Sabemos, agora, porém, que os nazistas não haviam aprendido a lição, ou ao contrário, que os soviéticos a haviam aprendido muito bem. Com efeito, em vez de – como os nazistas em Stalingrado – confiarem a defesa das alas a tropas de segunda linha (italianas e romenas) os soviéticos entregaram-nas a suas tropas de elite, com defesas escalonadas em profundidade, que os nazistas não lograram romper, não obstante o terrível preço pago na tentativa. O cerco, e o conseqüente aniquilamento do exército inimigo, não se consumaram. Paradoxalmente, seguiu-se uma guerra de movimento, até Berlim, explicável menos pelo poder da blindagem soviética, do que pela persistência nazista em retomar a ofensiva, quando tudo sugeria a passagem à guerra de posições.

## PARTES DO EXERCÍCIO
[1] Aponte todas as forças militares, identificadas por nação ou regime, que aparecem no texto sobre nazistas e soviéticos.
[2] Por favor, retome o texto sobre nazistas e soviéticos a partir da última frase apresentada.

## INFORMAÇÕES FORNECIDAS
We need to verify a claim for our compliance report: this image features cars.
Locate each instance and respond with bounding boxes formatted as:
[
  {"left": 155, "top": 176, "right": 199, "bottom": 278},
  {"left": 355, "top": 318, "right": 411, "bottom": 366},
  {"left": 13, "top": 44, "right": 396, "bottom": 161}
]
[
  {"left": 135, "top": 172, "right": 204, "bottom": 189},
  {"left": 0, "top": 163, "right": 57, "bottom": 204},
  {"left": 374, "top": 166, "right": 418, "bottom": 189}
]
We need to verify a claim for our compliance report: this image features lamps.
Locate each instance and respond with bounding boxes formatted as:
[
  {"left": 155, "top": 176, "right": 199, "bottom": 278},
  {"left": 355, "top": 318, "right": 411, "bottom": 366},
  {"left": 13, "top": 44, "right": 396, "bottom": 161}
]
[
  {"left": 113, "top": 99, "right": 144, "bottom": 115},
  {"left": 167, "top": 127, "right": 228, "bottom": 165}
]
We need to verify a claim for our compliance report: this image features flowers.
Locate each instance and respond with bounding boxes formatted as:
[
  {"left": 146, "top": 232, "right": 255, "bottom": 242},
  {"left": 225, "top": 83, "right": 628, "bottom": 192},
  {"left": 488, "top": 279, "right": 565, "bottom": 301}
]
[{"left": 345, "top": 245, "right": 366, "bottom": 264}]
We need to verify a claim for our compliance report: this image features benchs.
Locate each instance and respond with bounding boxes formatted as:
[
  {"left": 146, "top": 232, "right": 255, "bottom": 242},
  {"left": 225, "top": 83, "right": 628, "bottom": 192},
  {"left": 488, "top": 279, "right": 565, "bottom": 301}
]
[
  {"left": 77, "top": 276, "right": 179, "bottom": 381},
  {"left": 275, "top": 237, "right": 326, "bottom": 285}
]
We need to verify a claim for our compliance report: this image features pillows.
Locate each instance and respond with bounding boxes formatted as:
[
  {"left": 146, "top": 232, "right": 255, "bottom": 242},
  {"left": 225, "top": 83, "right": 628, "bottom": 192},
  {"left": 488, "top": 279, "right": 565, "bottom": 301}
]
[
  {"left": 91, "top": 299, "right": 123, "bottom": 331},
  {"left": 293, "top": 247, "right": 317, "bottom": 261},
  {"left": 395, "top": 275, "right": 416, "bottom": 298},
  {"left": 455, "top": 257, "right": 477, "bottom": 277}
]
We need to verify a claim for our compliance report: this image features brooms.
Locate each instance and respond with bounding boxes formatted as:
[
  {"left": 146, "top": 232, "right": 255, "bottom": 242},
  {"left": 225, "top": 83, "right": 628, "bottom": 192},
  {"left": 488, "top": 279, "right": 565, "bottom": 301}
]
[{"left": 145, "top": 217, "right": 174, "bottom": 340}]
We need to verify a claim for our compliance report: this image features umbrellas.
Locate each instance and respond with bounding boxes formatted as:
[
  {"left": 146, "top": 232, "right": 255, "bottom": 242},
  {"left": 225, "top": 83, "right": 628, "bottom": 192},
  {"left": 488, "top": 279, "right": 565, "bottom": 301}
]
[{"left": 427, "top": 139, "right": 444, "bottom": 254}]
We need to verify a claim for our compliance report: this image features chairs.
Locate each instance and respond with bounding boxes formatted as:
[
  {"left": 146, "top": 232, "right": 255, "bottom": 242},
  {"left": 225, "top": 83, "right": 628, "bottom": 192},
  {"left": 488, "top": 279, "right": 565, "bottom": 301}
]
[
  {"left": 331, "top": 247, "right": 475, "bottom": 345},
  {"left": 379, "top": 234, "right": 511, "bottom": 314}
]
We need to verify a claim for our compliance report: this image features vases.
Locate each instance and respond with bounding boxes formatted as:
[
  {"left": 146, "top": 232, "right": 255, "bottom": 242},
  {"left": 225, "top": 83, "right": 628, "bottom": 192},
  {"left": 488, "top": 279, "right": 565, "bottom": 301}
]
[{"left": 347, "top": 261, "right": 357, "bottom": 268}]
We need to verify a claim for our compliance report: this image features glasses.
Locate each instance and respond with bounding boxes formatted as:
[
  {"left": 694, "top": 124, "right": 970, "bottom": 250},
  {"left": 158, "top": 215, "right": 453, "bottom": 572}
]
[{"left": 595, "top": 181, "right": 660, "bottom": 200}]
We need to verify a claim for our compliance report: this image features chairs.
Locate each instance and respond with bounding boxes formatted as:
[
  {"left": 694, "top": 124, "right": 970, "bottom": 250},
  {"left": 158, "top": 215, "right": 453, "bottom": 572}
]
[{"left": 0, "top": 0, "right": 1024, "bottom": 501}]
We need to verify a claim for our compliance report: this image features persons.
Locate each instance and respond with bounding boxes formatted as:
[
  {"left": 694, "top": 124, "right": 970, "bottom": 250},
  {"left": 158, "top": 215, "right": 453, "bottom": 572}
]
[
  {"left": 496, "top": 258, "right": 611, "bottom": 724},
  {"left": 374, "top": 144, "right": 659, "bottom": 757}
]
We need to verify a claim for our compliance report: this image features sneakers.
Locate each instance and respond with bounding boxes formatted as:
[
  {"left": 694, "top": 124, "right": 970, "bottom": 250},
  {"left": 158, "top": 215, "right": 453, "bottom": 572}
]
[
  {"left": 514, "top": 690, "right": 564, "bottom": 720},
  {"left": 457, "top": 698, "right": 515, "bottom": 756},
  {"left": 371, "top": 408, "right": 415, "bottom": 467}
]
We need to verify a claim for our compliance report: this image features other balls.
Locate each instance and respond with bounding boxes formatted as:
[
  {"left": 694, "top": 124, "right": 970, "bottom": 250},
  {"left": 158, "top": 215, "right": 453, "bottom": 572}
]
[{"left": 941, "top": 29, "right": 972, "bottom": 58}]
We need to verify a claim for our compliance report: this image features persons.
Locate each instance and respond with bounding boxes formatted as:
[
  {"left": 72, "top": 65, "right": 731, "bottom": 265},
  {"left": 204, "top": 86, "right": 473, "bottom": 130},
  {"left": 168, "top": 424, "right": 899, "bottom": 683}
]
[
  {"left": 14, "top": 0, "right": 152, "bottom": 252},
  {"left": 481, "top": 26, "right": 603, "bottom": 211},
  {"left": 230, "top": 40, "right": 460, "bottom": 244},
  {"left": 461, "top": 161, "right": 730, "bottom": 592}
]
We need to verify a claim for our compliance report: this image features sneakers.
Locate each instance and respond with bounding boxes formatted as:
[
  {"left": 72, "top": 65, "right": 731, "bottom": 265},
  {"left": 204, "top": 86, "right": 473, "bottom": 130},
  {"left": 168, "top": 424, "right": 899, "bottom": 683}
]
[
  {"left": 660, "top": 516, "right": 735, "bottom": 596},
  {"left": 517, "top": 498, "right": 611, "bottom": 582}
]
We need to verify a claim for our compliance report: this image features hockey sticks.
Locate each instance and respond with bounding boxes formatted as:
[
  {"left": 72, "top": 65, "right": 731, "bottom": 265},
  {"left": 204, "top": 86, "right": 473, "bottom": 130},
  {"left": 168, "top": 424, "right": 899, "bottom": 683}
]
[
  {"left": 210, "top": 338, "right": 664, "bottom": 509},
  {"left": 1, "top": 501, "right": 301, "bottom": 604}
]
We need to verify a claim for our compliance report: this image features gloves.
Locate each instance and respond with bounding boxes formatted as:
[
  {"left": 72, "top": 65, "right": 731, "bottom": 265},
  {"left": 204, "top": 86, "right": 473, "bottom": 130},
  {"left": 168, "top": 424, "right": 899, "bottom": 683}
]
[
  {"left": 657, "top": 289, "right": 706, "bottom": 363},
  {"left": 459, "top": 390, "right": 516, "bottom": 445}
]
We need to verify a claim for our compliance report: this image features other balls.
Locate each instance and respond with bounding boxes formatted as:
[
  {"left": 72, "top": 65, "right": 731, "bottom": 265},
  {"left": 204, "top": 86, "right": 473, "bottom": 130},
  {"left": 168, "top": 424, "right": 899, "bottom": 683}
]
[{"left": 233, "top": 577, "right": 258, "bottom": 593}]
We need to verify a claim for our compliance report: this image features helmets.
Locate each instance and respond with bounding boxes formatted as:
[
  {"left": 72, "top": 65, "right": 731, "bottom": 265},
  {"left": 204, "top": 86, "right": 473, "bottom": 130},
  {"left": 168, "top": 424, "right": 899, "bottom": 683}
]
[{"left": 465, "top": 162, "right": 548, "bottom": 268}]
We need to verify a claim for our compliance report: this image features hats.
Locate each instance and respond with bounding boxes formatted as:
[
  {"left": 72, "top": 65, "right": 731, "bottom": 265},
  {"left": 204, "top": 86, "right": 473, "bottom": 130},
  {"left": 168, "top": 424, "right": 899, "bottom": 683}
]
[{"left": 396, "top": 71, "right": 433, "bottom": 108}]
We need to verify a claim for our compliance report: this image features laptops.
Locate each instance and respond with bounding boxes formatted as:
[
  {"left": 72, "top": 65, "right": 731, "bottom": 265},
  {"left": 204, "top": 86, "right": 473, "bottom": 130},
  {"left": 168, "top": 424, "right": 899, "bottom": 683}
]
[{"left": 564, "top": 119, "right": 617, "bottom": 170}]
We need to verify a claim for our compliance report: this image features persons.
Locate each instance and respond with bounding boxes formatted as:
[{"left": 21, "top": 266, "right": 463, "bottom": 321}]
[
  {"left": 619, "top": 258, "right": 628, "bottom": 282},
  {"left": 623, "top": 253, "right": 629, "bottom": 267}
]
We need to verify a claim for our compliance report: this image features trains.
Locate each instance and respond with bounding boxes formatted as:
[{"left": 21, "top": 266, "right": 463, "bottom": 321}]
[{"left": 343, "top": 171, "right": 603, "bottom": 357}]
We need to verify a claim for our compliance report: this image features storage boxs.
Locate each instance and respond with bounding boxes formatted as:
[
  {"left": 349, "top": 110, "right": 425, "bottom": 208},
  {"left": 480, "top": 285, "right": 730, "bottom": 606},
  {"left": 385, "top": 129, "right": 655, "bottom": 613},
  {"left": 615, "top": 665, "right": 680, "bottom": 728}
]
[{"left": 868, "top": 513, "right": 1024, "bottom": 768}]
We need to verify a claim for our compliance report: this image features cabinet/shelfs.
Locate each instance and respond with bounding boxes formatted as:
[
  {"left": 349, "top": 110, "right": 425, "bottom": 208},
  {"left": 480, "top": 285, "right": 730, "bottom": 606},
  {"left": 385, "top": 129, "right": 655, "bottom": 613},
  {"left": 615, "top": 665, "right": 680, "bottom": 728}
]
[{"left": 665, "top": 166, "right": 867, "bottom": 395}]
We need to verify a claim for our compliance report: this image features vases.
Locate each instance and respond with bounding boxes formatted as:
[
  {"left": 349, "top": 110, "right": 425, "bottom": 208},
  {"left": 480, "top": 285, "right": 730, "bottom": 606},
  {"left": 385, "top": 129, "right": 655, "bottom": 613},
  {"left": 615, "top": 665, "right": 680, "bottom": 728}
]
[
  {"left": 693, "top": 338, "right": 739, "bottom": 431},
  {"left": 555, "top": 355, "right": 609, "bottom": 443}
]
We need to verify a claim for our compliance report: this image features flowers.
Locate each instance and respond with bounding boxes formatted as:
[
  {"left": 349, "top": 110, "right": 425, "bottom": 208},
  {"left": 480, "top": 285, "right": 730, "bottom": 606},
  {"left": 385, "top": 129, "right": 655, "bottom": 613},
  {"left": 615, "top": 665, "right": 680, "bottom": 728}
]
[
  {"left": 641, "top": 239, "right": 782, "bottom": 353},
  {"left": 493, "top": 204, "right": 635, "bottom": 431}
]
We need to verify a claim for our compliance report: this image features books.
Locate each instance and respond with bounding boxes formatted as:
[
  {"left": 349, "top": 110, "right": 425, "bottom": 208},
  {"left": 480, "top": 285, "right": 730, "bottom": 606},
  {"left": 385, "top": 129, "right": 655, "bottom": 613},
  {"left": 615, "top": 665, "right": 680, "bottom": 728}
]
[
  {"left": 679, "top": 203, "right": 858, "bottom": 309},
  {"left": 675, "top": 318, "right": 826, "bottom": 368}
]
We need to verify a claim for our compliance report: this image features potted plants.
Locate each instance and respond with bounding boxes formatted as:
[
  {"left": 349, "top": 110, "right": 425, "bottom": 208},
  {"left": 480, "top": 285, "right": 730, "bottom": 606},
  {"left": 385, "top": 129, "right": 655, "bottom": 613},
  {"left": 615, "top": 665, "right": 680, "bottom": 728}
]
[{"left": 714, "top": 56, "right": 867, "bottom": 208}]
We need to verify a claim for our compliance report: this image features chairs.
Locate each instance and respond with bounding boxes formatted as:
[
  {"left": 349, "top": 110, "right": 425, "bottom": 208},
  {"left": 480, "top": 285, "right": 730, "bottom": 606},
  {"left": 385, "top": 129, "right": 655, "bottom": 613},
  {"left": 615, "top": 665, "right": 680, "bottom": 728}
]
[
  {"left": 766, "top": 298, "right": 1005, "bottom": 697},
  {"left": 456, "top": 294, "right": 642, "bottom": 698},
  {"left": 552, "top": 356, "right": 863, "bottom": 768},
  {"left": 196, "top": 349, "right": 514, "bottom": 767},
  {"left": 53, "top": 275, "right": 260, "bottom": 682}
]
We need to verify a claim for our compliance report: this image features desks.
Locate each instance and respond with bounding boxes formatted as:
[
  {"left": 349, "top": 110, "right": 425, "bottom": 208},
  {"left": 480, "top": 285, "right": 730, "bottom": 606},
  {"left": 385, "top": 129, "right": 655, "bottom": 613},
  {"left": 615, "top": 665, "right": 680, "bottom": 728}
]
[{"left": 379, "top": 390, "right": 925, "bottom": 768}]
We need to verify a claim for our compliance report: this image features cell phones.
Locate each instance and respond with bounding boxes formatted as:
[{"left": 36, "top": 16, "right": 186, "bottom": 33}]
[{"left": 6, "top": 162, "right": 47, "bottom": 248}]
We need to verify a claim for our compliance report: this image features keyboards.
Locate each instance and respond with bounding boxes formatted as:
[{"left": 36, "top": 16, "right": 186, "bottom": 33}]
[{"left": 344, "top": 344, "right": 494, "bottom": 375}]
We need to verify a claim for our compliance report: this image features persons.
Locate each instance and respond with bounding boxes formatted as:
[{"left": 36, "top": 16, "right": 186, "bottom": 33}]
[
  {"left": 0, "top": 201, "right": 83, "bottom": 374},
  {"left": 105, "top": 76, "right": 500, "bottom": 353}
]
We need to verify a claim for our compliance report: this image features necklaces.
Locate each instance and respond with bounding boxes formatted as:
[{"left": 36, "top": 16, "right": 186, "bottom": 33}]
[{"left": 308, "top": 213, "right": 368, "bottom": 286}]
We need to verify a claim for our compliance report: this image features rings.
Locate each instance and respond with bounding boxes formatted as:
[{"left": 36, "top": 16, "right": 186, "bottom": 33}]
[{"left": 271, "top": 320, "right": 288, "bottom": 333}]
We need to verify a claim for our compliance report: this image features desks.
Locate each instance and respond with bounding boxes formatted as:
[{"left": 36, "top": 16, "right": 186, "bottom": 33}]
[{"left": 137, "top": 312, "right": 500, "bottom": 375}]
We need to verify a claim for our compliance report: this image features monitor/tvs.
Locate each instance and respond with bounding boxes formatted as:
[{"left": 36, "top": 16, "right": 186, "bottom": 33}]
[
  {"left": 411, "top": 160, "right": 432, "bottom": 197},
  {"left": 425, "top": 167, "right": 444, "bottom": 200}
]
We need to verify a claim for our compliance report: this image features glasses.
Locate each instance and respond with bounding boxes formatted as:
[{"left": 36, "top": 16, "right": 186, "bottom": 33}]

## PROBLEMAS RESOLVIDOS
[1] Nazistas, soviéticos, tropas italianas e tropas romenas.

[2]
Ora, como seria de esperar-se, a história não parou aí. O meio século que está por concluir-se, entre o fim do terceiro e o fim do quarto Kondratievs – perdão, eu estava falando entre a segunda e a terceira guerras mundiais, mas no fundo, é a mesma coisa – esse meio século, dizíamos, trouxe muito plausivelmente nova revolução na arte da guerra. Em conseqüência, uma “blitz”, como a batalha que resultou na tomada da linha Marginot – que os pósteros estudarão como clássica ao lado de Arbelas e Canas – muito implausivelmente se poderá repetir, nas condições presentes. O restabelecimento da hegemonia do fogo sobre a blindagem, especialmente a partir das defesas de Leningrado e Moscou, e consolidada em Stalingrado e Kursk, não fez senão estruturar-se, de então para cá.
Para isso, muito contribuíram os interesses do “combinado industrial militar” expressão consagrada por Eisenhower especialmente nos Estados Unidos. Compreende-se que a indústria moderna esteja sempre a buscar modelos acabados, que justifiquem a produção em série. Ora, isso introduz no esquema uma perigosa tendência arcaizante, porque tais modelos acabados somente podem ser buscados, no caso da indústria bélica, nas batalhas passadas; na espécie, as batalhas típicas do último conflito mundial. Ora, como vimos essas batalhas, mesmo depois de Kursk, pelo paradoxo que deu à contra-ofensiva soviética a aparência de uma “blitz” às avessas – isto é simples aprendizagem, pelos russos, da lição dos mestres prussianos – suscitou tendência a, no futuro, jogar na hipótese da supremacia da blindagem sobre o figo. O que nos levaria, no campo de batalha, a buscar Arbelas e não Canas.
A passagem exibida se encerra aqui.